* **PROBLEM DETAILS**:
Of the entries below, return exactly those lines that fall between the one containing "United States, site sanjuan_2010_Unit165_Ivan055." and the one containing "California, site 2006663_sa-31985a, 2023-04-08T11:48:10, 3-frame", the two end lines included.

* **INFORMATION SHOWN**:
****************************************
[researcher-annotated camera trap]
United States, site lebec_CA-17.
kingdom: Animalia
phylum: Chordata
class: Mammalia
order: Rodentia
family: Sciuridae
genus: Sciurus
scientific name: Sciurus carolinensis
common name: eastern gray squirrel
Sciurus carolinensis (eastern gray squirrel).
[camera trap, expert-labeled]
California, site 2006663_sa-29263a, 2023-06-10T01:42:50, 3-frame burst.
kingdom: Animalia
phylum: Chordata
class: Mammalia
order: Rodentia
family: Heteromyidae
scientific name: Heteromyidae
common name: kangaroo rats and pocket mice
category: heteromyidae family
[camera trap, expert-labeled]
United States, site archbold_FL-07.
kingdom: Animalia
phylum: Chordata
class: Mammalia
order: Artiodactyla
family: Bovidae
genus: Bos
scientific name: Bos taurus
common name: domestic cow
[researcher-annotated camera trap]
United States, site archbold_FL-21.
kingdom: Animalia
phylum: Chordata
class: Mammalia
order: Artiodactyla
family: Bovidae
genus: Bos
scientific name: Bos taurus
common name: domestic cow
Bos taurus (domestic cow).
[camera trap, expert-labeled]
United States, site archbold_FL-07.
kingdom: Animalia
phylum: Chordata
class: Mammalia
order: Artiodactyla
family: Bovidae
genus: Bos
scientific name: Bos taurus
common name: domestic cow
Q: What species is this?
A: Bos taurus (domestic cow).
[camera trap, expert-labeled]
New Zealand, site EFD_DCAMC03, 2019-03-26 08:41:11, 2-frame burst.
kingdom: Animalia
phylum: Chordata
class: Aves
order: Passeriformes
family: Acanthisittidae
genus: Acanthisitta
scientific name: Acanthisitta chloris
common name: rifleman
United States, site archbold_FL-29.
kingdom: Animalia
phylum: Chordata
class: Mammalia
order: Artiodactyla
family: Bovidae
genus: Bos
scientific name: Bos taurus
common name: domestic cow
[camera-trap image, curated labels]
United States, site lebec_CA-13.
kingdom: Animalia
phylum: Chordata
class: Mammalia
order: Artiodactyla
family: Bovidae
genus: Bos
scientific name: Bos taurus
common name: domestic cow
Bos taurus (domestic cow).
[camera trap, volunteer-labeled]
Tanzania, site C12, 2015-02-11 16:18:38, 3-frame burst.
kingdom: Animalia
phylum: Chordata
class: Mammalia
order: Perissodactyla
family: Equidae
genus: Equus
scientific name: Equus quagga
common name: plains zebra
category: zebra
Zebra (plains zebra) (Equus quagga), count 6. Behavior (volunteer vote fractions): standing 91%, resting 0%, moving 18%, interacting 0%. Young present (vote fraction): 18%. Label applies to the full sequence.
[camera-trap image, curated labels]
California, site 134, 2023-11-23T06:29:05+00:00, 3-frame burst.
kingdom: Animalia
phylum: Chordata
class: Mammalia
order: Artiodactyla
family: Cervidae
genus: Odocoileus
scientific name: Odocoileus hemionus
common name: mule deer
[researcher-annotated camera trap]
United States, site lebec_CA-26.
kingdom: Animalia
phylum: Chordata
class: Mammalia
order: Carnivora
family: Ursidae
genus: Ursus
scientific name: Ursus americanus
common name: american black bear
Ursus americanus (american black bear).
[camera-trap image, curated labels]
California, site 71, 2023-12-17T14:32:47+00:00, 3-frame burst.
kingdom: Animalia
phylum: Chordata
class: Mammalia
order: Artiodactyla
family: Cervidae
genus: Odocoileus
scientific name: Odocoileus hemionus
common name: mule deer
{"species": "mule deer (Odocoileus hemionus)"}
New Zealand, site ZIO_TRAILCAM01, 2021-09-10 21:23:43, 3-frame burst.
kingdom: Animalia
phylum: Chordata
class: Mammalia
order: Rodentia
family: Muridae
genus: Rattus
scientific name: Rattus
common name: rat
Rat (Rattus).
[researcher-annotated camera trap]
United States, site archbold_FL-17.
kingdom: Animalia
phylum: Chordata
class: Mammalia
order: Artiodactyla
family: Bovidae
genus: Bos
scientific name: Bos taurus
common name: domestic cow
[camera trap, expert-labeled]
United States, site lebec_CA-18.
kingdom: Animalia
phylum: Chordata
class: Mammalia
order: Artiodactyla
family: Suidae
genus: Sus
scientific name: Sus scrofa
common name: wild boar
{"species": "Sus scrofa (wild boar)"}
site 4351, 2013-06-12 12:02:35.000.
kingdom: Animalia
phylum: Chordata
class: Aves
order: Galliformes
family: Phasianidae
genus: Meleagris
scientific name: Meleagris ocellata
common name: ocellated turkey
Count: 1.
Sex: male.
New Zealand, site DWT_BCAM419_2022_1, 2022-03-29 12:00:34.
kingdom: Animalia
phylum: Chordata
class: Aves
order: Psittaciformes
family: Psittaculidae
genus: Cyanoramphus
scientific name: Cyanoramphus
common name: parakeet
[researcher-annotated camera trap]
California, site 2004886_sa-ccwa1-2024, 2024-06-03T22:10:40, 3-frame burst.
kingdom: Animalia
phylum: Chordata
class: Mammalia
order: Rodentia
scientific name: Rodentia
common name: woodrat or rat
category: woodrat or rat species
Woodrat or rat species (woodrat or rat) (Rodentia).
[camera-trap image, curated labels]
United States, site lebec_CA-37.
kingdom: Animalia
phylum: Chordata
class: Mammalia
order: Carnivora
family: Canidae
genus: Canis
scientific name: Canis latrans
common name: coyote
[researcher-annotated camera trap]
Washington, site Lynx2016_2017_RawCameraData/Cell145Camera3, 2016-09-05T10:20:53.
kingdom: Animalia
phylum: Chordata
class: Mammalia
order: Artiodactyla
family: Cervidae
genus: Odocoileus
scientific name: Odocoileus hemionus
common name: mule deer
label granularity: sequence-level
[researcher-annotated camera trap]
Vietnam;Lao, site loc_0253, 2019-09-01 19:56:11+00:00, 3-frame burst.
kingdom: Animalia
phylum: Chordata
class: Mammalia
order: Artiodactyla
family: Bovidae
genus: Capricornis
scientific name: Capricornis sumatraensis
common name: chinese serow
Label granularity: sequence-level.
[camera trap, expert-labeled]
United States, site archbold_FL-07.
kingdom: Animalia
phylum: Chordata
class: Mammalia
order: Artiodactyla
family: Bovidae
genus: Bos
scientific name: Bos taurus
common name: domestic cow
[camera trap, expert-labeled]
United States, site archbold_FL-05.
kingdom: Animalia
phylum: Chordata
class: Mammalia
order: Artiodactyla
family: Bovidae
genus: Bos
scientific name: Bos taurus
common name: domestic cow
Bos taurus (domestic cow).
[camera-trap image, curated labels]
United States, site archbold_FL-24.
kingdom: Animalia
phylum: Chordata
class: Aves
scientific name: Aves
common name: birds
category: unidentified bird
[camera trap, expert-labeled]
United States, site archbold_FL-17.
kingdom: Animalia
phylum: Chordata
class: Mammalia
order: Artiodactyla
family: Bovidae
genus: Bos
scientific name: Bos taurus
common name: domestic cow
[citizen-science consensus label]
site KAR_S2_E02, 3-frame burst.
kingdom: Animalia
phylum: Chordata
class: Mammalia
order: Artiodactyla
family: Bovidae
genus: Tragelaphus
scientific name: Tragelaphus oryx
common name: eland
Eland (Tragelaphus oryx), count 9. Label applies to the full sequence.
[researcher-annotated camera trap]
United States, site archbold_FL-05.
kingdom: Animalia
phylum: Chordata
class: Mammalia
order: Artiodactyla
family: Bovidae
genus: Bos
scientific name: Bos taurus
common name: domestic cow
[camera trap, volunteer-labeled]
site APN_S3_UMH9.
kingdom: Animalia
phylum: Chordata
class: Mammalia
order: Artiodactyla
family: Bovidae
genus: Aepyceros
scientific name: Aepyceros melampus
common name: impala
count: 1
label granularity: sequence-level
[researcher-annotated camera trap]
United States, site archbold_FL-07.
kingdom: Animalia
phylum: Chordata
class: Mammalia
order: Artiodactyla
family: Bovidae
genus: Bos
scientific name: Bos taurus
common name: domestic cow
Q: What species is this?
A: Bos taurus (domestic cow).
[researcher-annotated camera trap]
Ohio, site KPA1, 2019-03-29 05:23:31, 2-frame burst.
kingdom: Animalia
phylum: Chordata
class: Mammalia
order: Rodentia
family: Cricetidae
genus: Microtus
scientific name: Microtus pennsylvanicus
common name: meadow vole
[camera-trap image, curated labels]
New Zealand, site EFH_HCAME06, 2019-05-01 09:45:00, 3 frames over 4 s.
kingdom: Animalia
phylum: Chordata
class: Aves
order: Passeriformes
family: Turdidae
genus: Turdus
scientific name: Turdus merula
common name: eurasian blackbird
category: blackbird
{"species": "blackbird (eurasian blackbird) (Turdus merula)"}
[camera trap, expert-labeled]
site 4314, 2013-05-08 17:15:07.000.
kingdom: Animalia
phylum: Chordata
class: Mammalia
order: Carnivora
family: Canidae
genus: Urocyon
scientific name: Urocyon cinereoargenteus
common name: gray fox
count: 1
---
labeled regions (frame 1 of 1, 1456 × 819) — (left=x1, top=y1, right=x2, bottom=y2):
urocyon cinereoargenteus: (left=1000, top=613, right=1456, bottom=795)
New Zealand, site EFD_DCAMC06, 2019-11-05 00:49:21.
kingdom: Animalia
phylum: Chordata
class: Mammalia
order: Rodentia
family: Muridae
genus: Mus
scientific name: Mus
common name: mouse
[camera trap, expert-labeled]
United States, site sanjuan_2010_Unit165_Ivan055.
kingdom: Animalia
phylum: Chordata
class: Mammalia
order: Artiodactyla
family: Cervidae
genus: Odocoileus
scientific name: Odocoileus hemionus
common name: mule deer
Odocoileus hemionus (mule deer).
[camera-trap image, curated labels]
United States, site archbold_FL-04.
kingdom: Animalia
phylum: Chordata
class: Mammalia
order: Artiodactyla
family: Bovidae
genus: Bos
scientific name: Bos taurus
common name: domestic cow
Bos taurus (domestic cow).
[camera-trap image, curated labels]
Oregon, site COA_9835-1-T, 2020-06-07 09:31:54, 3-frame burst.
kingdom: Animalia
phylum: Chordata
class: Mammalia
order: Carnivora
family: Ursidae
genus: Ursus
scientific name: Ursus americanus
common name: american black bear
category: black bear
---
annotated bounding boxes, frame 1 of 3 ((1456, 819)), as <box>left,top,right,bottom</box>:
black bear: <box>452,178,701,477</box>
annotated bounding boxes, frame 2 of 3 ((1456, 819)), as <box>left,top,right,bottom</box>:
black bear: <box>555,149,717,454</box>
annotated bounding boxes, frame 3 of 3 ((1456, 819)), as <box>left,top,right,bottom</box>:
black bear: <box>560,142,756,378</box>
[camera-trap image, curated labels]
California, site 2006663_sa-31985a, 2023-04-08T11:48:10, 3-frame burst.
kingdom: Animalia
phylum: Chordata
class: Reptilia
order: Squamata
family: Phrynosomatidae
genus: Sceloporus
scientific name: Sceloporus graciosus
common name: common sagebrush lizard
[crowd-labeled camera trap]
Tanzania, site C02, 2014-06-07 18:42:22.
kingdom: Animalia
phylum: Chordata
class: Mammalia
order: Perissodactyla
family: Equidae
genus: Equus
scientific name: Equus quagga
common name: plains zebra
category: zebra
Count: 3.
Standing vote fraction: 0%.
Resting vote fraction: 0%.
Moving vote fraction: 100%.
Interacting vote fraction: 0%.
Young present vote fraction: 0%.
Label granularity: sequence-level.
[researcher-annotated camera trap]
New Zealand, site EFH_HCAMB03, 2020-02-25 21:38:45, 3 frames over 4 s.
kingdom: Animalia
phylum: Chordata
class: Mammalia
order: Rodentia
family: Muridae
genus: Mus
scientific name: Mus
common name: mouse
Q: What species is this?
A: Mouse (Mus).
****************************************
* **RESULT OF THE EXERCISE**:
United States, site sanjuan_2010_Unit165_Ivan055.
kingdom: Animalia
phylum: Chordata
class: Mammalia
order: Artiodactyla
family: Cervidae
genus: Odocoileus
scientific name: Odocoileus hemionus
common name: mule deer
Odocoileus hemionus (mule deer).
[camera-trap image, curated labels]
United States, site archbold_FL-04.
kingdom: Animalia
phylum: Chordata
class: Mammalia
order: Artiodactyla
family: Bovidae
genus: Bos
scientific name: Bos taurus
common name: domestic cow
Bos taurus (domestic cow).
[camera-trap image, curated labels]
Oregon, site COA_9835-1-T, 2020-06-07 09:31:54, 3-frame burst.
kingdom: Animalia
phylum: Chordata
class: Mammalia
order: Carnivora
family: Ursidae
genus: Ursus
scientific name: Ursus americanus
common name: american black bear
category: black bear
---
annotated bounding boxes, frame 1 of 3 ((1456, 819)), as <box>left,top,right,bottom</box>:
black bear: <box>452,178,701,477</box>
annotated bounding boxes, frame 2 of 3 ((1456, 819)), as <box>left,top,right,bottom</box>:
black bear: <box>555,149,717,454</box>
annotated bounding boxes, frame 3 of 3 ((1456, 819)), as <box>left,top,right,bottom</box>:
black bear: <box>560,142,756,378</box>
[camera-trap image, curated labels]
California, site 2006663_sa-31985a, 2023-04-08T11:48:10, 3-frame burst.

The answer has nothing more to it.